After months of researching neuroengineering in a lab at Case Western Reserve University, Suraj Srinivasan has plans to start a human augmentation company that will allow people to keep pace with rapidly advancing technology — he just has to graduate from high school first.

Then there’s college, which the Strongsville High School senior had three main choices for: Stanford University, Harvard University or MIT. Srinivasan was accepted to all three, but he settled on MIT because “you can really develop solid fundamentals in computer science and engineering there, and the urban and intellectual atmosphere was something I enjoyed a lot.”

Though he’s only 18, Srinivasan’s career focus is needle sharp and his character well-rounded. He ranks No. 1 out of 514 students in his class academically, but he still finds time to seek out independent research opportunities, compete in international science competitions and drive to Michigan twice a month to take Indian classical drum lessons.

“Simply put, in my 19 years of teaching, he is the most outstanding and impressive all-around student I have ever taught,” wrote Michael Scott, the school’s math department chair, in a two-page recommendation letter for Srinivasan. “I find Suraj to be such a remarkable student that I talk about his passion and achievements to my colleagues, friends and family.”

The summer after his sophomore year, Srinivasan took the initiative to branch out from his school studies and began sending emails to dozens of local professors to see if he could work in their lab.

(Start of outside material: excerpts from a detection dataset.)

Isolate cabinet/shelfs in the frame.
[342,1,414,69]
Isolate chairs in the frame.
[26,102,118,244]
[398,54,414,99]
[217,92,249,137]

The Capadona Lab at Case Western Reserve University was one of several to respond, and Srinivasan spent the next two summers there researching microelectrodes in the brain.

Srinivasan’s grandfather, who struggled with ALS for many years, inspired the high-schooler’s interest in neurology. But his interest in research is driven by sheer curiosity.

“School reinforces the idea of binary outcomes to whatever we do, but in research, there really is no clear path. I think that’s really interesting,” Srinivasan said.

Srinivasan took his research to the Intel International Science and Engineering Fair in Los Angeles last year and won a first-place prize in the biomedical engineering category.

“That’s like the Nobel prize of high school science … It’s a huge deal,” said Andrew Shoffstall, Srinivasan’s mentor with whom he researched in the lab. “It’s a cool project to begin with, but [Srinivasan] took ownership in it and really ran with it.”

He added it to the list of other first-place awards for his research that he earned in competitions from the regional to national level.

Of all his accomplishments, Srinivasan doesn’t know which he considers his greatest — perhaps because he’s too busy looking toward the future.

At some point, computing machinery will overtake human intelligence, Srinivasan said. So he hopes to someday open a company that will work on human augmentation — especially of the brain — to help human intelligence keep up with technology.

“It’s scary to an extent, but at the same time I think we shouldn’t hold back,” Srinivasan said. “I think we should innovate in moderation so we can move forward into the next stage but still keep grounded as to what we’ve created.”

Outside of academics, Srinivasan is also on his school’s varsity tennis team and has played the Mridangam, an Indian classical drum, for 10 years. Srinivasan has also been on the Stronsgville Youth Commission for three years, where he and a group of other kids decide on a national issue they want to try to alleviate.

This year, Srinivasan’s group raised enough money to fund the creation of three schools in rural India.

Despite his intelligence and passion, it’s those social aspects that make Srinivasan the most impressive to some — the fact that his motives are just as societal as they are scientific.

“That’s what’s so striking about him,” Shoffstall said. “He’s not like Sheldon from the Big Bang Theory, he’s not some super science nerd. He’s really well-rounded.”